Where were you married and what sort of ceremony did you have?.

LittlefairyMum · 03/10/2019 08:54

God OP, it sounds like you really need to get your ducks in a row now...

He was planning on leaving you both and not looking back by the sounds of it.

Please contact your parents and see where the land lies at least.

Your relationship isn't going to last and life is too short to be miserable.
Do yourself and your baby a favor and be ready to leave Thanks

0lga · 03/10/2019 08:56

Donethinkin is totally right about your child’s passport. Take it out the house NOW and give it to someone you trust who won’t give it to your husband.

Even if you have one and hide it, he can still report it as lost and get a replacement without telling you. So this isn’t foolproof and you may need to get a court order , if you think it’s a real threat.

If he takes your child abroad without your consent then it’s child abduction . But you want to prevent that happening rather than have a long and costly legal battle after it’s happened.

More information here
www.reunite.org/parents.asp

There’s country specific info there, please check out his home country.

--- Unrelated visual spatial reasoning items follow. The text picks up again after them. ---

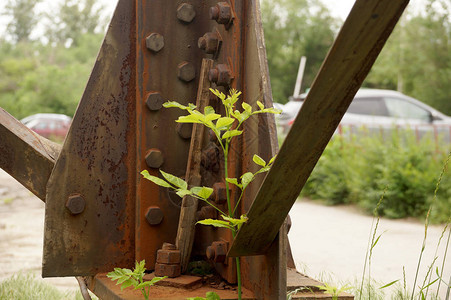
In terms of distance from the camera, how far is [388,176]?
6992mm

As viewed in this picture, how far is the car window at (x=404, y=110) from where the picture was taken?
13781 millimetres

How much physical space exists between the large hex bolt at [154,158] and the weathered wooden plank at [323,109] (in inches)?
18.5

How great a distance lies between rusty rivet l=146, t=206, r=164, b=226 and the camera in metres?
1.70

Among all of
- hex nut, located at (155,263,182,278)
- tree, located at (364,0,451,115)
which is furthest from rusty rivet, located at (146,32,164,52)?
tree, located at (364,0,451,115)

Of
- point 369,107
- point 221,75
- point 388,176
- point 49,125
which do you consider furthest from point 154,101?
point 49,125

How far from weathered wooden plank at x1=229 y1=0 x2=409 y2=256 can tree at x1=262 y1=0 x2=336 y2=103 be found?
33678 mm

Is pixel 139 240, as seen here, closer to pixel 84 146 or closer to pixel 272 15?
pixel 84 146

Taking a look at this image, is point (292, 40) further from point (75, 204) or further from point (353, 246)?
point (75, 204)

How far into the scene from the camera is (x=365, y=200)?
7.20 m

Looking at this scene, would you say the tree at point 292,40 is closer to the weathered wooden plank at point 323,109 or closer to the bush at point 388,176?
the bush at point 388,176

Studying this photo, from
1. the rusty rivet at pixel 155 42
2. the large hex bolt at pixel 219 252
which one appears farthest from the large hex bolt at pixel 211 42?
the large hex bolt at pixel 219 252

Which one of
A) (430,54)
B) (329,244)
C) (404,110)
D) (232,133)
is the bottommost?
(329,244)

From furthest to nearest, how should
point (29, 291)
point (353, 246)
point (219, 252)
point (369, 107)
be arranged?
1. point (369, 107)
2. point (353, 246)
3. point (29, 291)
4. point (219, 252)

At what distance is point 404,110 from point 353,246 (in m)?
9.99
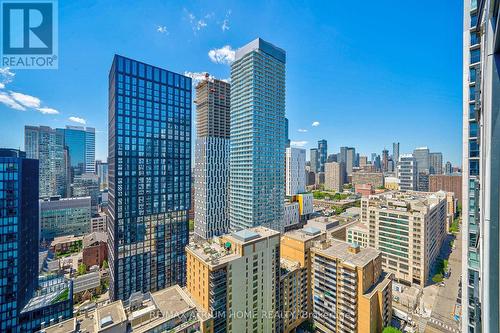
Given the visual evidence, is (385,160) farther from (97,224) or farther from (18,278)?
(18,278)

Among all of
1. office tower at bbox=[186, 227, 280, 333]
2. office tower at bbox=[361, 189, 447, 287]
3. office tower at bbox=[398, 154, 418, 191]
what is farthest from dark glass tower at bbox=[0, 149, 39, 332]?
office tower at bbox=[398, 154, 418, 191]

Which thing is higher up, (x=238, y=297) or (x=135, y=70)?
(x=135, y=70)

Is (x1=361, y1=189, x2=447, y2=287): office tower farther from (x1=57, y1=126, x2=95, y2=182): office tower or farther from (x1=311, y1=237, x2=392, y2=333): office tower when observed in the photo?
(x1=57, y1=126, x2=95, y2=182): office tower

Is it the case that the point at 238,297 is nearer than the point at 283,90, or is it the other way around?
the point at 238,297

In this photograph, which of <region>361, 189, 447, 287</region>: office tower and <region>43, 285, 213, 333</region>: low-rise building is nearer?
<region>43, 285, 213, 333</region>: low-rise building

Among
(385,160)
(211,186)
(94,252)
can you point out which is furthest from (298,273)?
(385,160)

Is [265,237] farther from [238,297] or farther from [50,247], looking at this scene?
[50,247]

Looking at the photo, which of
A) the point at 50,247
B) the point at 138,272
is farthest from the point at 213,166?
the point at 50,247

There’s a particular problem in many Muslim counties .

Please read this Prevention guide

www.reunite.org/edit/files/Library%20-%20reunite%20Publications/2018%20Prevention%20Guide.pdf

You will see that your husband is already showing some of the warning signs mentioned in the first couple of pages.

Do not I repeat NOT discuss this concern with your husband. If he would not dream of doing this then it will cause even more arguments.

And if he IS planning to do it, talking about it won’t stop him. You need to take ACTION. Talking to him might give you false reassurance that will stop you taking the practical steps you need.

0lga · 03/10/2019 09:00

Also forgot to ask - does your child have dual nationality ? And is your child included on your husbands passport ? she can’t be on his UK one ( assuming he has one ) but in some other countries a child can be on their parents passport.